Do this — Omit every picture and output the rest of the records exactly as they are.

--- start of Extracted material ---

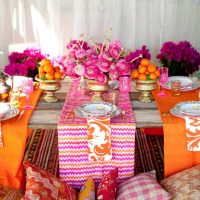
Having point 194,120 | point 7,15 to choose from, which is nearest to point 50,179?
point 194,120

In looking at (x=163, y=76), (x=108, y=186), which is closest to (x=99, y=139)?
(x=108, y=186)

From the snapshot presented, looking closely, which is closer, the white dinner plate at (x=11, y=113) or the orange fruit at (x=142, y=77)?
the white dinner plate at (x=11, y=113)

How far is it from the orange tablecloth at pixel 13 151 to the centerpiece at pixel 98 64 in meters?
0.37

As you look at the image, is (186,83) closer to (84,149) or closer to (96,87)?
(96,87)

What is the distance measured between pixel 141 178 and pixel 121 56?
2.29 feet

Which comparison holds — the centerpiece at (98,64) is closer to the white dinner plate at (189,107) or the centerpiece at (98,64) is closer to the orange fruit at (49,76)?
the orange fruit at (49,76)

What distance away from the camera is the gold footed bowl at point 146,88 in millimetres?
2162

--- end of Extracted material ---

Written response —
Having point 194,120 | point 7,15 to choose from, which is nearest to point 50,179?
point 194,120

In looking at (x=163, y=76), (x=108, y=186), which is closest to (x=99, y=139)?
(x=108, y=186)

From the snapshot presented, looking closely, which is closer, the white dinner plate at (x=11, y=113) or the orange fruit at (x=142, y=77)?
the white dinner plate at (x=11, y=113)

How far is it from the orange tablecloth at pixel 13 151 to the centerpiece at pixel 98 64 in meters?
0.37

As you look at the image, is (186,83) closer to (84,149) or closer to (96,87)?
(96,87)

What is the distance measured between pixel 141 178 and pixel 121 56?
2.29 feet

Which comparison holds — the centerpiece at (98,64) is closer to the white dinner plate at (189,107) or the centerpiece at (98,64) is closer to the orange fruit at (49,76)?
the orange fruit at (49,76)

What distance away from the camera is the gold footed bowl at point 146,88 in millimetres?
2162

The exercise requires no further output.